56. Difficult (2)

1.6K 242 36
                                    

Happy reading .......

Ketika hidup terus berjalan, namun tidak ada
yang sesuai dengan pengharapan, harus
di bagian mana aku bisa menerima?

Antariksa Sean Mahendra

.

.

.

.



“Biru, tidak mau bicara. Dia bisa mendengar kita, tapi saat ini dia menolak untuk berbicara. Ini akan cukup sulit, tapi Biru hanya butuh support dan kepercayaan dirinya lagi. Semuanya bisa saling bahu membahu untuk membuat Biru kembali pulih seperti dulu.”

Aksa menghela napas kasar, kalimat dari Javier kemarin malam masih terus menghantui pikirannya. Cowok itu bangkit terduduk dari sofa yang semalaman ia tiduri. Tidak, sejujurnya Aksa tidak benar-benar bisa tertidur.

Ia menoleh ke samping di saat sinar matahari mulai terlihat meski kaca terhalang oleh tirai. Ia menghela napas panjang. Kemudian bangkit berdiri dan melihat ke sekitar. Kakaknya sudah tidak ada. Ke mana dia?

Jelita yang ingin membawakan seragamnya pun juga belum datang. Aksa lalu beralih berjalan menuju ranjang yang di tempati Biru. Senyum tipisnya terukir ketika ia melihat sang adik sudah bangun. Kendati dia hanya menatap lurus ke arah jendela.

Aksa kemudian berjalan ke arah jendela dan membuka tirai yang menutupi. “Good morning, lo udah bangun?” ucapnya sembari menghampiri Biru.

Meski masih tetap tidak ada respons seperti sebelumnya, tapi Aksa selalu mengajaknya bicara. Ia menyentuh telapak tangan Biru dan duduk di kursi yang ada di samping ranjang.

“Dek, gue kayaknya mau bolos sekolah deh hari ini. Mau nemenin lo aja di sini,” katanya lagi.

Aksa mengusap lembut kepala Biru. “Beneran nih, gue bakal bolos terus setiap hari. Lo nggak mau marahin gue?”

Pasalnya, selama ini jika Aksa membolos, Biru pasti tidak akan suka. Ia sengaja memancing dengan kalimat itu agar adiknya merespons dirinya. Namun, nyatanya tidak. Biru masih tetap diam dengan pandangan kosong. Seolah yang hidup hanya raganya saja. Sedangkan jiwanya sudah mati.

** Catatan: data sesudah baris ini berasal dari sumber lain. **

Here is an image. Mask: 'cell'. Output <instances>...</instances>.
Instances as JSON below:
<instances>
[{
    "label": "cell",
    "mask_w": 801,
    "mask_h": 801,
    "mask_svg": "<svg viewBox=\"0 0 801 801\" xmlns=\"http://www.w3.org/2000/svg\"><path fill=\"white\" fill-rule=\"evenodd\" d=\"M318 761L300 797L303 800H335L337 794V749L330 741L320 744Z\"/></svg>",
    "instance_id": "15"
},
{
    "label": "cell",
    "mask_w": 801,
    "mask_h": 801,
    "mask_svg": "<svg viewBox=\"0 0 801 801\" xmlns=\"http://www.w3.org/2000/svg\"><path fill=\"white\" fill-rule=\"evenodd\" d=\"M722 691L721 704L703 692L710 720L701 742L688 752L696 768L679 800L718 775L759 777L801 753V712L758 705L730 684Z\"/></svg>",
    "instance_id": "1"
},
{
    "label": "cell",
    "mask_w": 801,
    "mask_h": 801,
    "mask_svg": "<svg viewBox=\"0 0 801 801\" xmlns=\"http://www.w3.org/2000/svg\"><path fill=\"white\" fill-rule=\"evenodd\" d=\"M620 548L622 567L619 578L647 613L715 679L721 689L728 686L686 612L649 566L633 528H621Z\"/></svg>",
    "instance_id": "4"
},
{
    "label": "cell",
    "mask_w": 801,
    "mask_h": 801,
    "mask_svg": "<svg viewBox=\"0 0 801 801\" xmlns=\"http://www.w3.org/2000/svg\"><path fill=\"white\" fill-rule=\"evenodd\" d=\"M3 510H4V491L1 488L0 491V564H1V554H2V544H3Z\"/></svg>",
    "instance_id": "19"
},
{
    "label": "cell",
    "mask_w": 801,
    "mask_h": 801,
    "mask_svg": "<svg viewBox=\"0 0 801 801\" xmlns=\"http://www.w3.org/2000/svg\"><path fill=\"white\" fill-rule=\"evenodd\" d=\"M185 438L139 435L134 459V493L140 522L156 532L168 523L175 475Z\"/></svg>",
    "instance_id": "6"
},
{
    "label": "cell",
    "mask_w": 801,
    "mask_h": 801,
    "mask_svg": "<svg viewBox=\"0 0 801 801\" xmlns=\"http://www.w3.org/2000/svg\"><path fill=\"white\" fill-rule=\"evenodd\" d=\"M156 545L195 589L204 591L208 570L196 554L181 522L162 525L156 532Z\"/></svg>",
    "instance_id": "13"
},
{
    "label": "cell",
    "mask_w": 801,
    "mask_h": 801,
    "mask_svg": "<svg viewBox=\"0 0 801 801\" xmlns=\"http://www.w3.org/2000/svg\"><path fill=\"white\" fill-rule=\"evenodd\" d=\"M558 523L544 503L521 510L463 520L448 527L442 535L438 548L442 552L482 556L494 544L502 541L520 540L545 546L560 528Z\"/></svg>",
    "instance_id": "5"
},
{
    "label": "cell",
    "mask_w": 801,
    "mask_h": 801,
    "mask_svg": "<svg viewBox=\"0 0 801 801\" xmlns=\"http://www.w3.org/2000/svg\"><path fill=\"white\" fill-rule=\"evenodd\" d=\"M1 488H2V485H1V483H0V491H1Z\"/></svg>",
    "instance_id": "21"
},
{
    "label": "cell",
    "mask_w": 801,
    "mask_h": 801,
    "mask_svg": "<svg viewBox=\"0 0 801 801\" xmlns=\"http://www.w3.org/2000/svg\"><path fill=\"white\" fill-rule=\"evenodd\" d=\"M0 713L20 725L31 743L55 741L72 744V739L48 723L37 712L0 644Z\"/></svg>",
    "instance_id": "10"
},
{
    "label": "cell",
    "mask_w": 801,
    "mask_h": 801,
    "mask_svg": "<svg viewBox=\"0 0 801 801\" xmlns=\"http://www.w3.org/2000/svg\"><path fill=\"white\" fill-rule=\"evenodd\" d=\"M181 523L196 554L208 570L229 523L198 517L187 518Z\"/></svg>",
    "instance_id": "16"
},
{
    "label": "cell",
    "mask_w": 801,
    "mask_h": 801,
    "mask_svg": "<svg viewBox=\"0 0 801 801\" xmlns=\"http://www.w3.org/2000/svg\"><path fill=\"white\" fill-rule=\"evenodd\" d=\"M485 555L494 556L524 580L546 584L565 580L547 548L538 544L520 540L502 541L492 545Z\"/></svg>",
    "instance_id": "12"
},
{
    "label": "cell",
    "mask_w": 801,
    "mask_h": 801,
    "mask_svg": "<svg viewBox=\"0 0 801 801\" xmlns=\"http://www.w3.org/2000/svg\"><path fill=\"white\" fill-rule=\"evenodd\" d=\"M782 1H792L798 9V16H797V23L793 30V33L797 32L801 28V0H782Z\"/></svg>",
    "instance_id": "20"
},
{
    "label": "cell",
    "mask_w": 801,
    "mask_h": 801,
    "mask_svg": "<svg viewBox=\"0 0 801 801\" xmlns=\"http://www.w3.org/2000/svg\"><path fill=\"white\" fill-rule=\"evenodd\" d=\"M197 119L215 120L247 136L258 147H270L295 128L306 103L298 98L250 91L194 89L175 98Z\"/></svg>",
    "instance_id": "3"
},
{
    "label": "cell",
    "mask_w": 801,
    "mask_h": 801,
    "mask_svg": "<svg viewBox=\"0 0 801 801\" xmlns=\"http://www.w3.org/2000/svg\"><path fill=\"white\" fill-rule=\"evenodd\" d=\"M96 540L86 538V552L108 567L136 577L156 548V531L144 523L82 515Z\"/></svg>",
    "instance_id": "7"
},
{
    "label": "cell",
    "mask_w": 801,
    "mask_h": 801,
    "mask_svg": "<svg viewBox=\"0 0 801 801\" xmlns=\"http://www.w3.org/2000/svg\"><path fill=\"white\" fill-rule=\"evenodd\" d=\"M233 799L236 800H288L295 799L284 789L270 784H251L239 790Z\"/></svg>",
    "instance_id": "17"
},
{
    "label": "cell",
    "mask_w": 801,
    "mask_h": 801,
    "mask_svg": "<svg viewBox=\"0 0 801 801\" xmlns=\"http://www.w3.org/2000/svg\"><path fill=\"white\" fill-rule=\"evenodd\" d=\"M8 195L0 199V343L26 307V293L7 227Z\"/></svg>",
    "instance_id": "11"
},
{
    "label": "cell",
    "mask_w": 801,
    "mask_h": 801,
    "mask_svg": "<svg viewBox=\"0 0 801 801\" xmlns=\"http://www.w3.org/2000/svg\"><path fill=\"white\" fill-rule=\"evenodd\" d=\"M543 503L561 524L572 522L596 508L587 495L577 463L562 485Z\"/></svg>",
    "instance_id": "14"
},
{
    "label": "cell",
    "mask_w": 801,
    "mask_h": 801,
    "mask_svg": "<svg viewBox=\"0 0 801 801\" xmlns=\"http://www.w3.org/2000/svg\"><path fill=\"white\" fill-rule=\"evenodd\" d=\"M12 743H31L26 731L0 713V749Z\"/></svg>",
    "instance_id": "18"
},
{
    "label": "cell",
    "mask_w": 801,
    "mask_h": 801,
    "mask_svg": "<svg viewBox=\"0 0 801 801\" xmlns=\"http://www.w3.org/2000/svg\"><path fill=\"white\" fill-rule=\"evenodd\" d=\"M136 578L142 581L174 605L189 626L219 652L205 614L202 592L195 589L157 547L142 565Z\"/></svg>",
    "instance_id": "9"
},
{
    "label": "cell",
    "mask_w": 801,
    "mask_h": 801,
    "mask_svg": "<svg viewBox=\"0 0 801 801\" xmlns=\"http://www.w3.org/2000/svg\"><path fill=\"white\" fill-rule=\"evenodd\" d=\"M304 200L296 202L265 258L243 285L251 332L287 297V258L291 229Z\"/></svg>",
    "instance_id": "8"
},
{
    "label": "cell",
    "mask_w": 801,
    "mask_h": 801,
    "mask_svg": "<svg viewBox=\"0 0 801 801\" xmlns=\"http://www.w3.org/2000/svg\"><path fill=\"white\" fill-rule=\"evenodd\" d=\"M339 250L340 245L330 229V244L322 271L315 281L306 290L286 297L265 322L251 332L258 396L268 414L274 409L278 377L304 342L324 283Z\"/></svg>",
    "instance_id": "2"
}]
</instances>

“Oh ya, bunga pesanan lo udah gue bawain. Emangnya lo nggak mau lihat, hm?”

“Gue bela-belain bawa sampai ke sini, lho.” Aksa menghela napas saat melihat Biru belum meresponsnya. Aksa menggigit bibir bawahnya kuat, rasanya sakit sekali. Melihat kedua netra itu terbuka adalah hal yang paling ia tunggu. Tapi bukan dengan seperti ini.

“Dek? Mau jalan-jalan ke depan?” tawarnya. “Kita kabur dari Kak Jev, mumpung dia belum ke sini,” lanjutnya lagi.

Tapi apa yang Aksa dapat? Tidak ada. Jangankan menjawab, membalas tatapannya pun tidak. “Apa kita salah mempertahankan lo, Dek? Kenapa lo kaya gini?” lirih Aksa.

“Nggak ada yang salah, nggak papa jangan di paksa.” Itu, Jelita yang kemudian masuk ke dalam dengan menenteng tas berisi seragam sekolah Aksa.

Aksa menoleh ke belakang dengan raut wajah sedih bercampur frustrasi. Memang benar, harusnya kita tidak perlu berekspektasi terlebih dahulu. Karena semua hal bisa jadi tidak akan sesuai dengan apa yang kita harapkan.

“Kamu siap-siap gih, mandi terus berangkat,” kata Jelita pada Aksa.

Tapi Aksa masih enggan. “Nggak mau sekolah, Ma,” rengeknya.